What is Power Loss Protection (PLP)?

Power Loss Protection (PLP) technology safeguards the data integrity of solid-state drives (SSDs) equipped with a DRAM cache during unexpected power outages. Utilizing capacitors, PLP extends the duration available to transfer data from the DRAM cache to the SSD's permanent flash memory. 

Firmware-based PLP is engineered to mitigate data loss risks by enabling the firmware to reconstruct the mapping table during the next power-on sequence after a power loss event.  

In NAND flash products, the mapping table is a crucial data structure used by the NAND flash controller to keep track of the physical location of data stored in the NAND flash memory chips. It acts as a translation mechanism between the logical addresses provided by the host system (such as Logical Block Addresses or LBAs) and the physical locations of the data within the NAND flash memory. The firmware of the controller ensures an update of this mapping table whenever data is written or shuffled in the NAND flash. This operation is crucial for the firmware to locate the latest location of the data when the device is turned off and on again. All the newly written data is accompanied by tags or spare bytes containing essential information such as Logical Block Address (LBA), Error Correction Codes (EEC), and other structural data. 

The NAND flash firmware employs GPIO (General Purpose Input/Output) Pin monitoring to identify power drop occurrences. Upon detection, the firmware triggers a suspension of internal SSD processes which include functions like garbage collection and wear leveling. This interruption aims to prevent potential data corruption. Following this, a rapid process initiates where cached user data, and the firmware mapping table are swiftly transferred to an allocated temporary block designated for emergency data backup within the NAND flash. 

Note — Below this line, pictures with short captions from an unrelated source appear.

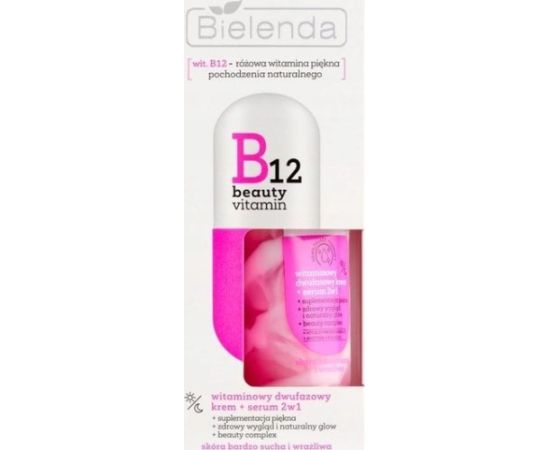 BIELENDA B12 Beauty Vitamin Witaminowy krem pod oczy 15 ml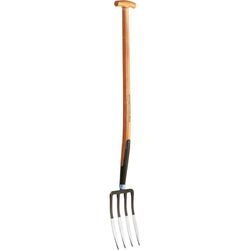 REX SPATENGABEL MIT STIEL 54529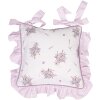Clayre & Eef LAG25 Funda de cojín Cojín de asiento 40x40 cm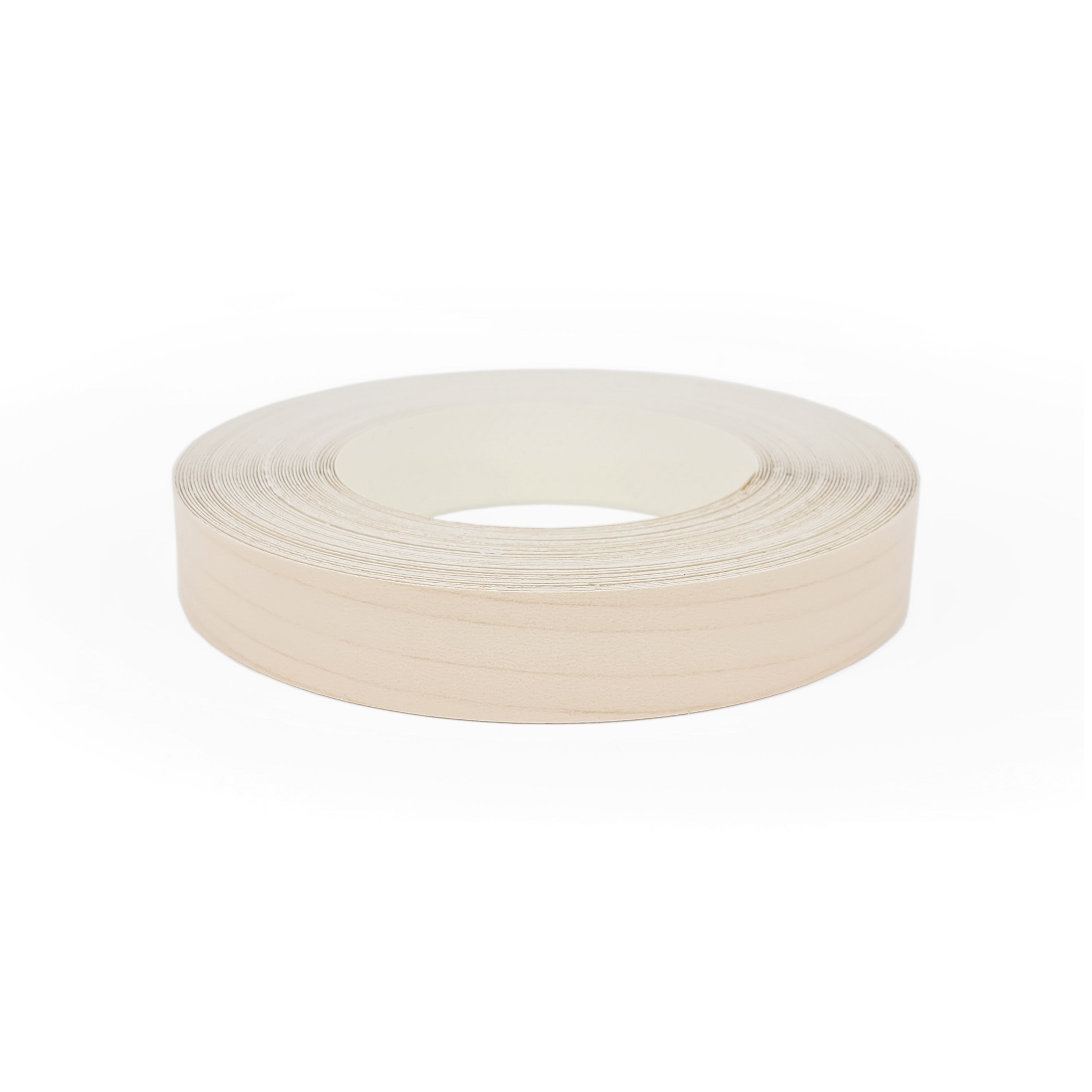 Roll of Pre-Glued Melamine Edgebanding Tape - Iron on Edgebanding (Maple)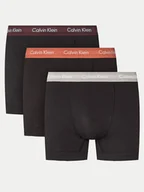 Majtki męskie - Calvin Klein Underwear Komplet 3 par bokserek 0000U2662G Czarny - miniaturka - grafika 1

Upon subsequent power-up, the NAND flash product undergoes a sequence wherein it retrieves the previously flushed data from the emergency backup block during the initial boot phase. This data is then restructured and relocated to a dynamically assigned block within the NAND flash, ensuring proper and secure storage for normal operations. 

Experimental setup: 

An OakGate testing system is used for validating the power-loss protection feature with the objective of guaranteeing that the retrieved data functions fully work after a power-loss event. This in-depth testing approach ensures IM SSDs operate reliably in industrial and embedded applications that may involve sudden power interruptions. 

In the experimental observations, the IM NAND flash products observed a maximum hold up time of around 25ms. It is very necessary to understand that the hold time varies with drive configurations and not on NAND flash itself. 

A comparison between hold up time with and without FW power loss protection. 


Firmware PLP protection stands out as a robust measure taken to avoid data loss, particularly in enterprise storage applications.
For instance: 

  • In RAID setups, where NAND flash products work collectively, the ability to recover data after a power failure is pivotal. This ensures the integrity of the RAID array, preventing potential data loss resulting from one or more failed array members causing the array to go offline. 

  • In scenarios where NAND flash products are part of a shared pool of storage serving multiple hosts and segmented into various Logical Unit Numbers (LUNs), maintaining high availability is critical. Firmware-based PFAIL (Power Fail) protection guarantees the successful recovery of NAND flash products servicing these LUNs and hosts, assuring uninterrupted operation and data integrity.